Hi and thanks for reading me. I have a data frame that have the next structure:
# A tibble: 6 × 2
customerId transactionHistory
<dbl> <chr>
1 40895 [{'transactionId': 0, 'date': '2024-05-04', 'status': 'SUCCESSFUL', 'transactionAmount': '$40.00'}, {'trans…
2 42966 [{'transactionId': 0, 'date': '2024-05-21', 'status': 'SUCCESSFUL', 'transactionAmount': '$40.00'}, {'trans…
3 51806 [{'transactionId': 0, 'date': '2024-04-22', 'status': 'SUCCESSFUL', 'transactionAmount': '$40.00'}, {'trans…

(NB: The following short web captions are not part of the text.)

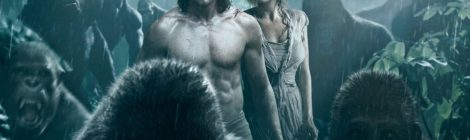 """Colonial Issues Aside, """"Tarzan"""" Still Bores Instead of Thrills"""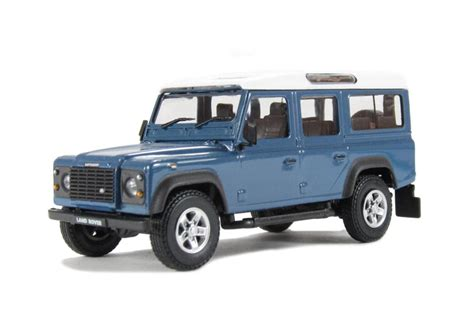 land rover blue hattons co uk cararama defblu110 land rover defender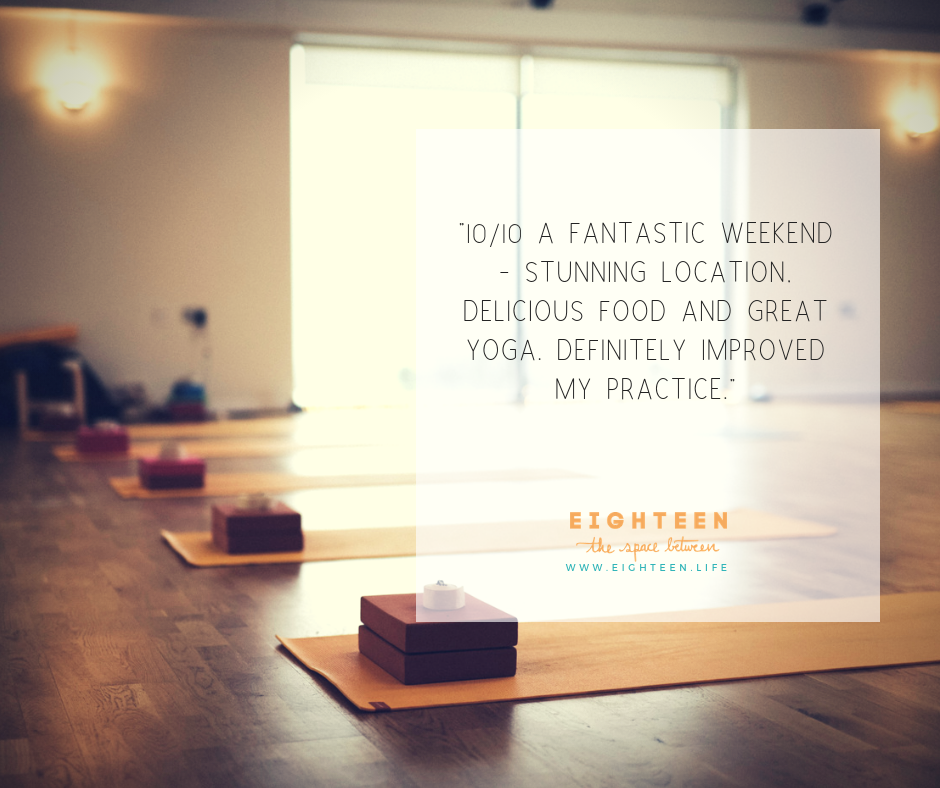yoga-weekend-retreat-quote-2.png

4 53366 [{'transactionId': 0, 'date': '2024-05-23', 'status': 'SUCCESSFUL', 'transactionAmount': '$40.00'}, {'trans…
5 53632 [{'transactionId': 0, 'date': '2024-04-24', 'status': 'SUCCESSFUL', 'transactionAmount': '$40.00'}, {'trans…
6 53871 [{'transactionId': 0, 'date': '2024-04-18', 'status': 'SUCCESSFUL', 'transactionAmount': '$40.00'}]
And I want to unnest the data to be able on get a bigger table with all the transactions in a properly data frame format, but I dont be able to find a way to do that, because the transactionHistory
column is a string, not a json.
Does anyone knows a way to do that?
Here is one possible approach which first replace single quotes in the JSON string by double quotes (see Single vs double quotes in JSON), then uses lapply
and jsonlite::fromJSON
to convert to a data.frame and finally unnest
s the column of transaction histories.
Using a minified reproducible example:
dat <- tibble::tibble(
customerId = c(40895, 42966),
transactionHistory = c(
"[{'transactionId': 0, 'date': '2024-05-04', 'status': 'SUCCESSFUL', 'transactionAmount': '$40.00'}, {'transactionId': 1, 'date': '2024-05-04', 'status': 'SUCCESSFUL', 'transactionAmount': '$40.00'}]",
"[{'transactionId': 2, 'date': '2024-05-04', 'status': 'SUCCESSFUL', 'transactionAmount': '$40.00'}, {'transactionId': 3, 'date': '2024-05-04', 'status': 'SUCCESSFUL', 'transactionAmount': '$40.00'}]"
)
)
dat
#> # A tibble: 2 × 2
#> customerId transactionHistory
#> <dbl> <chr>
#> 1 40895 [{'transactionId': 0, 'date': '2024-05-04', 'status': 'SUCCESSFUL'…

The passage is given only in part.